Unearthing teams recover 16 more Ezidi bodies in Kojo mass grave
ERBIL (Kurdistan 24) – As the United Nations’ dedicated team continues the exhumation of Yezidi (Ezidi) mass graves near a village in the ethnoreligious minority’s homeland of Sinjar (Shingal) District in northern Iraq, it unearthed the remains of 16 more bodies on Thursday, a member of the team said.
A village of about 1700 people, Kojo was the site of the worst massacre of the Ezidis at the hands of Islamic State when it swept through Iraq in 2014, killing over 400 men and taking hundreds more women as captives.
The village is located about 16 kilometers south of Shingal city’s center and contains eleven mass graves believed to hold hundreds of bodies of Ezidis whom the terrorist group executed en masse.

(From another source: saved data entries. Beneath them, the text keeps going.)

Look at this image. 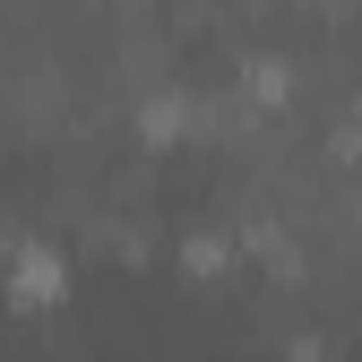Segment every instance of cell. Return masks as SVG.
Returning a JSON list of instances; mask_svg holds the SVG:
<instances>
[{
	"label": "cell",
	"instance_id": "obj_1",
	"mask_svg": "<svg viewBox=\"0 0 362 362\" xmlns=\"http://www.w3.org/2000/svg\"><path fill=\"white\" fill-rule=\"evenodd\" d=\"M52 285H61V259H52V250H26V259H18V302L52 293Z\"/></svg>",
	"mask_w": 362,
	"mask_h": 362
}]
</instances>
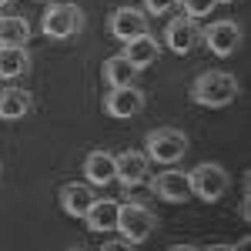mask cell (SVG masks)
I'll list each match as a JSON object with an SVG mask.
<instances>
[{
  "mask_svg": "<svg viewBox=\"0 0 251 251\" xmlns=\"http://www.w3.org/2000/svg\"><path fill=\"white\" fill-rule=\"evenodd\" d=\"M27 37H30V24L24 17H0V44L24 47Z\"/></svg>",
  "mask_w": 251,
  "mask_h": 251,
  "instance_id": "cell-19",
  "label": "cell"
},
{
  "mask_svg": "<svg viewBox=\"0 0 251 251\" xmlns=\"http://www.w3.org/2000/svg\"><path fill=\"white\" fill-rule=\"evenodd\" d=\"M94 201L97 198H94V188H91V184H74V181H71V184L60 188V208L71 214V218H84Z\"/></svg>",
  "mask_w": 251,
  "mask_h": 251,
  "instance_id": "cell-14",
  "label": "cell"
},
{
  "mask_svg": "<svg viewBox=\"0 0 251 251\" xmlns=\"http://www.w3.org/2000/svg\"><path fill=\"white\" fill-rule=\"evenodd\" d=\"M188 177H191V194L201 198V201H208V204L221 201V198L228 194V188H231V174L225 171L221 164H214V161L198 164Z\"/></svg>",
  "mask_w": 251,
  "mask_h": 251,
  "instance_id": "cell-2",
  "label": "cell"
},
{
  "mask_svg": "<svg viewBox=\"0 0 251 251\" xmlns=\"http://www.w3.org/2000/svg\"><path fill=\"white\" fill-rule=\"evenodd\" d=\"M134 77H137V67L124 57V54H114V57L104 60V80H107V87H124V84H134Z\"/></svg>",
  "mask_w": 251,
  "mask_h": 251,
  "instance_id": "cell-18",
  "label": "cell"
},
{
  "mask_svg": "<svg viewBox=\"0 0 251 251\" xmlns=\"http://www.w3.org/2000/svg\"><path fill=\"white\" fill-rule=\"evenodd\" d=\"M201 44H208L218 57H231L241 47V27L234 20H214L211 27L201 34Z\"/></svg>",
  "mask_w": 251,
  "mask_h": 251,
  "instance_id": "cell-8",
  "label": "cell"
},
{
  "mask_svg": "<svg viewBox=\"0 0 251 251\" xmlns=\"http://www.w3.org/2000/svg\"><path fill=\"white\" fill-rule=\"evenodd\" d=\"M184 10H188V17H194V20H201V17H208L214 10V0H177Z\"/></svg>",
  "mask_w": 251,
  "mask_h": 251,
  "instance_id": "cell-20",
  "label": "cell"
},
{
  "mask_svg": "<svg viewBox=\"0 0 251 251\" xmlns=\"http://www.w3.org/2000/svg\"><path fill=\"white\" fill-rule=\"evenodd\" d=\"M151 191L164 201H171V204H181V201L191 198V177L184 171H161L151 181Z\"/></svg>",
  "mask_w": 251,
  "mask_h": 251,
  "instance_id": "cell-10",
  "label": "cell"
},
{
  "mask_svg": "<svg viewBox=\"0 0 251 251\" xmlns=\"http://www.w3.org/2000/svg\"><path fill=\"white\" fill-rule=\"evenodd\" d=\"M117 164V181L124 184V188H134V184H141L144 177H148V154L144 151H124V154L114 157Z\"/></svg>",
  "mask_w": 251,
  "mask_h": 251,
  "instance_id": "cell-12",
  "label": "cell"
},
{
  "mask_svg": "<svg viewBox=\"0 0 251 251\" xmlns=\"http://www.w3.org/2000/svg\"><path fill=\"white\" fill-rule=\"evenodd\" d=\"M107 30H111V37H117V40H131V37H137V34H148V14L137 10V7H121V10L111 14Z\"/></svg>",
  "mask_w": 251,
  "mask_h": 251,
  "instance_id": "cell-9",
  "label": "cell"
},
{
  "mask_svg": "<svg viewBox=\"0 0 251 251\" xmlns=\"http://www.w3.org/2000/svg\"><path fill=\"white\" fill-rule=\"evenodd\" d=\"M30 104H34L30 94L20 91V87H3V91H0V117H3V121H20V117H27Z\"/></svg>",
  "mask_w": 251,
  "mask_h": 251,
  "instance_id": "cell-15",
  "label": "cell"
},
{
  "mask_svg": "<svg viewBox=\"0 0 251 251\" xmlns=\"http://www.w3.org/2000/svg\"><path fill=\"white\" fill-rule=\"evenodd\" d=\"M121 54L131 60L137 71H144V67H151V64L161 57V44H157V37H151V34H137V37L124 40V50H121Z\"/></svg>",
  "mask_w": 251,
  "mask_h": 251,
  "instance_id": "cell-11",
  "label": "cell"
},
{
  "mask_svg": "<svg viewBox=\"0 0 251 251\" xmlns=\"http://www.w3.org/2000/svg\"><path fill=\"white\" fill-rule=\"evenodd\" d=\"M104 111L111 117H137L144 111V91L134 84H124V87H111L104 97Z\"/></svg>",
  "mask_w": 251,
  "mask_h": 251,
  "instance_id": "cell-6",
  "label": "cell"
},
{
  "mask_svg": "<svg viewBox=\"0 0 251 251\" xmlns=\"http://www.w3.org/2000/svg\"><path fill=\"white\" fill-rule=\"evenodd\" d=\"M84 174H87V184H97V188L117 181L114 154H107V151H91V154L84 157Z\"/></svg>",
  "mask_w": 251,
  "mask_h": 251,
  "instance_id": "cell-13",
  "label": "cell"
},
{
  "mask_svg": "<svg viewBox=\"0 0 251 251\" xmlns=\"http://www.w3.org/2000/svg\"><path fill=\"white\" fill-rule=\"evenodd\" d=\"M30 67V54L27 47H10V44H0V77H20L24 71Z\"/></svg>",
  "mask_w": 251,
  "mask_h": 251,
  "instance_id": "cell-17",
  "label": "cell"
},
{
  "mask_svg": "<svg viewBox=\"0 0 251 251\" xmlns=\"http://www.w3.org/2000/svg\"><path fill=\"white\" fill-rule=\"evenodd\" d=\"M44 34L54 40H67V37H77L84 30V10L77 3H54L44 10V20H40Z\"/></svg>",
  "mask_w": 251,
  "mask_h": 251,
  "instance_id": "cell-3",
  "label": "cell"
},
{
  "mask_svg": "<svg viewBox=\"0 0 251 251\" xmlns=\"http://www.w3.org/2000/svg\"><path fill=\"white\" fill-rule=\"evenodd\" d=\"M214 3H231V0H214Z\"/></svg>",
  "mask_w": 251,
  "mask_h": 251,
  "instance_id": "cell-23",
  "label": "cell"
},
{
  "mask_svg": "<svg viewBox=\"0 0 251 251\" xmlns=\"http://www.w3.org/2000/svg\"><path fill=\"white\" fill-rule=\"evenodd\" d=\"M238 97V80L228 71H204L191 84V100L201 107H228Z\"/></svg>",
  "mask_w": 251,
  "mask_h": 251,
  "instance_id": "cell-1",
  "label": "cell"
},
{
  "mask_svg": "<svg viewBox=\"0 0 251 251\" xmlns=\"http://www.w3.org/2000/svg\"><path fill=\"white\" fill-rule=\"evenodd\" d=\"M188 151V137L177 127H157L148 134V157H154L157 164H174Z\"/></svg>",
  "mask_w": 251,
  "mask_h": 251,
  "instance_id": "cell-5",
  "label": "cell"
},
{
  "mask_svg": "<svg viewBox=\"0 0 251 251\" xmlns=\"http://www.w3.org/2000/svg\"><path fill=\"white\" fill-rule=\"evenodd\" d=\"M201 34L204 30L198 27L194 17H177L164 27V44H168V50H174V54H191L194 47L201 44Z\"/></svg>",
  "mask_w": 251,
  "mask_h": 251,
  "instance_id": "cell-7",
  "label": "cell"
},
{
  "mask_svg": "<svg viewBox=\"0 0 251 251\" xmlns=\"http://www.w3.org/2000/svg\"><path fill=\"white\" fill-rule=\"evenodd\" d=\"M177 7V0H144V10H151V14H168Z\"/></svg>",
  "mask_w": 251,
  "mask_h": 251,
  "instance_id": "cell-21",
  "label": "cell"
},
{
  "mask_svg": "<svg viewBox=\"0 0 251 251\" xmlns=\"http://www.w3.org/2000/svg\"><path fill=\"white\" fill-rule=\"evenodd\" d=\"M117 201H94L91 208H87V214H84V221H87V228L97 234L111 231V228H117Z\"/></svg>",
  "mask_w": 251,
  "mask_h": 251,
  "instance_id": "cell-16",
  "label": "cell"
},
{
  "mask_svg": "<svg viewBox=\"0 0 251 251\" xmlns=\"http://www.w3.org/2000/svg\"><path fill=\"white\" fill-rule=\"evenodd\" d=\"M154 225H157V218L151 214V208H144V204H137V201L117 208V231H121L124 241H131V245L148 241L151 231H154Z\"/></svg>",
  "mask_w": 251,
  "mask_h": 251,
  "instance_id": "cell-4",
  "label": "cell"
},
{
  "mask_svg": "<svg viewBox=\"0 0 251 251\" xmlns=\"http://www.w3.org/2000/svg\"><path fill=\"white\" fill-rule=\"evenodd\" d=\"M7 3H10V0H0V10H3V7H7Z\"/></svg>",
  "mask_w": 251,
  "mask_h": 251,
  "instance_id": "cell-22",
  "label": "cell"
}]
</instances>
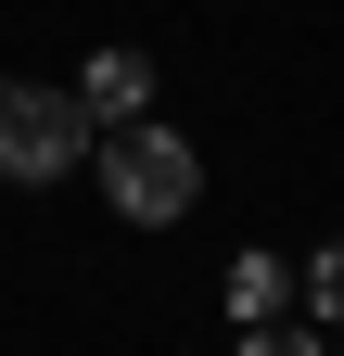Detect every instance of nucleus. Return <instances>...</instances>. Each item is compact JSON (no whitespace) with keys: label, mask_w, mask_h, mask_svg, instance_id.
I'll return each instance as SVG.
<instances>
[{"label":"nucleus","mask_w":344,"mask_h":356,"mask_svg":"<svg viewBox=\"0 0 344 356\" xmlns=\"http://www.w3.org/2000/svg\"><path fill=\"white\" fill-rule=\"evenodd\" d=\"M90 165H102V204L127 216V229H166V216H191V191H204L191 140H179V127H153V115L102 127V140H90Z\"/></svg>","instance_id":"1"},{"label":"nucleus","mask_w":344,"mask_h":356,"mask_svg":"<svg viewBox=\"0 0 344 356\" xmlns=\"http://www.w3.org/2000/svg\"><path fill=\"white\" fill-rule=\"evenodd\" d=\"M90 140H102V127H90L77 89H38V76L0 89V178H26V191H38V178H77Z\"/></svg>","instance_id":"2"},{"label":"nucleus","mask_w":344,"mask_h":356,"mask_svg":"<svg viewBox=\"0 0 344 356\" xmlns=\"http://www.w3.org/2000/svg\"><path fill=\"white\" fill-rule=\"evenodd\" d=\"M77 102H90V127H127V115H153V64H141V51H90Z\"/></svg>","instance_id":"3"},{"label":"nucleus","mask_w":344,"mask_h":356,"mask_svg":"<svg viewBox=\"0 0 344 356\" xmlns=\"http://www.w3.org/2000/svg\"><path fill=\"white\" fill-rule=\"evenodd\" d=\"M281 305H293V267H281V254H242V267H230V318L255 331V318H281Z\"/></svg>","instance_id":"4"},{"label":"nucleus","mask_w":344,"mask_h":356,"mask_svg":"<svg viewBox=\"0 0 344 356\" xmlns=\"http://www.w3.org/2000/svg\"><path fill=\"white\" fill-rule=\"evenodd\" d=\"M306 305H319V318H344V242H319V254H306Z\"/></svg>","instance_id":"5"},{"label":"nucleus","mask_w":344,"mask_h":356,"mask_svg":"<svg viewBox=\"0 0 344 356\" xmlns=\"http://www.w3.org/2000/svg\"><path fill=\"white\" fill-rule=\"evenodd\" d=\"M242 356H319V343H306V331H281V318H255V331H242Z\"/></svg>","instance_id":"6"}]
</instances>
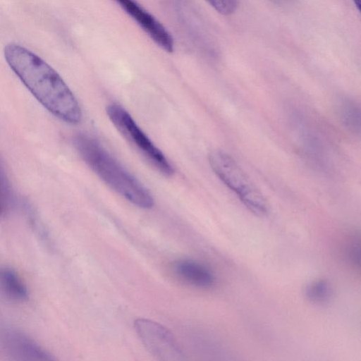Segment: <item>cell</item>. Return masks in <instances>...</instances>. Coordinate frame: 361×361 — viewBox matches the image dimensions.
Returning <instances> with one entry per match:
<instances>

On March 15, the federal government of Iraq, the Kurdistan Regional Government (KRG), and the United Nations Investigative Team for the Promotion of Accountability for Crimes Committed by ISIS (UNITAD) marked the beginning of national efforts to unearth the first mass grave of Ezidis killed by the Islamic State in Aug. 2014.
By mid-April, the Iraqi government’s teams, aided by UNITAD’s experts, had recovered 26 bodies, with security issues halting the process on occasion, forcing the work to be limited to sites of relative safety.
“Fifteen bodies were discovered in one location and the other one was alone,” Raed Falah, a member of the unearthing team said on Thursday. “They were lifted out by the mass grave opening teams.”
Falah went on to say that work would continue on Friday to recover other remains they had located at the site. He also claimed that the team had been fired upon while working, causing them to operate only on one site for the time being.
Since the start of the campaign in March, the teams have exhumed the bodies of 68 Ezidis, Falah claimed.